* Reading passage *
_ _ _ _ _ _ _

ELGIN ACRES FIGHTS MOBILE HOME

The two-acre lot in Elgin appealed to Lisa and Rufus McDaniel, but their “Little House on the Prairie” dream has turned into a legal nightmare.

When the Columbia couple rolled a doublewide mobile home onto the Smyrna Road property May 22, they were met with a restraining order preventing them from moving in.

The residents of Elgin Acres say in a lawsuit that deed restrictions bar mobile homes from their neighborhood, even though another mobile home has been in the subdivision for four years.

Lisa McDaniel believes another mobile home once occupied her lot and that her prospective neighbors are trying to enforce restrictive covenants selectively against her black family.

It may be a color issue, she has decided, because the other mobile home occupants in the neighborhood are white. Neighbors deny any racial motivation and also are suing the owner of the other mobile home, who is white.

“It makes me sad to think a place I felt so good about and had so many dreams about, now I feel like, ‘How can I be happy there?’ ” McDaniel said.

“If it’s all about restrictions, the people didn’t have to deny us a place to live while all this runs its course. If we didn’t have our family, we’d be on the streets,” she said.

A hearing on whether the residents can bar mobile homes from their neighborhood is scheduled for July 15. Until then, Lisa McDaniel and her two daughters are moving back and forth between the homes of her mother and sister. Her husband is living with his brother.

For the 23 residents who filed a lawsuit against the McDaniels and Margie Harrell, who owns the other mobile home in the subdivision, the issue is one of property value.

The land composing Elgin Acres, a three-road tract containing about 20 homes near Blaney Elementary School, has had the restrictive covenants prohibiting mobile homes since 1973, homeowner Larry Shirah said.

E.T. Bowen, who owned two tracts of land that became Elgin Acres, originally placed the restrictions on the property when he sold it to Lem Wooten in 1973. Wooten passed on the restrictions to each property owner when he carved up the land into lots.

Shirah said the McDaniels were told by letter and orally that mobile homes were prohibited on the lot, located at the entrance of the subdivision.

_ _ _ _ _ _ _

* Given entries *
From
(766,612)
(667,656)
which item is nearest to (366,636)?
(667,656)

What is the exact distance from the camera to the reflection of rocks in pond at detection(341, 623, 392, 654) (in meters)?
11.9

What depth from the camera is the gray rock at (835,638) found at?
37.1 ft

_ _ _ _ _ _ _

* Tasks to carry out *
1. According to the article on the Elgin Acres mobile home dispute, since what year have restrictive covenants prohibited mobile homes on the land?
2. Quote the Elgin Acres article word for word, beginning at the words "It may be a" and stopping after "with his brother.".
The entries are separate material and have no connection to the article.

* Full solutions *
1. Since 1973.

2.
It may be a color issue, she has decided, because the other mobile home occupants in the neighborhood are white. Neighbors deny any racial motivation and also are suing the owner of the other mobile home, who is white.

“It makes me sad to think a place I felt so good about and had so many dreams about, now I feel like, ‘How can I be happy there?’ ” McDaniel said.

“If it’s all about restrictions, the people didn’t have to deny us a place to live while all this runs its course. If we didn’t have our family, we’d be on the streets,” she said.

A hearing on whether the residents can bar mobile homes from their neighborhood is scheduled for July 15. Until then, Lisa McDaniel and her two daughters are moving back and forth between the homes of her mother and sister. Her husband is living with his brother.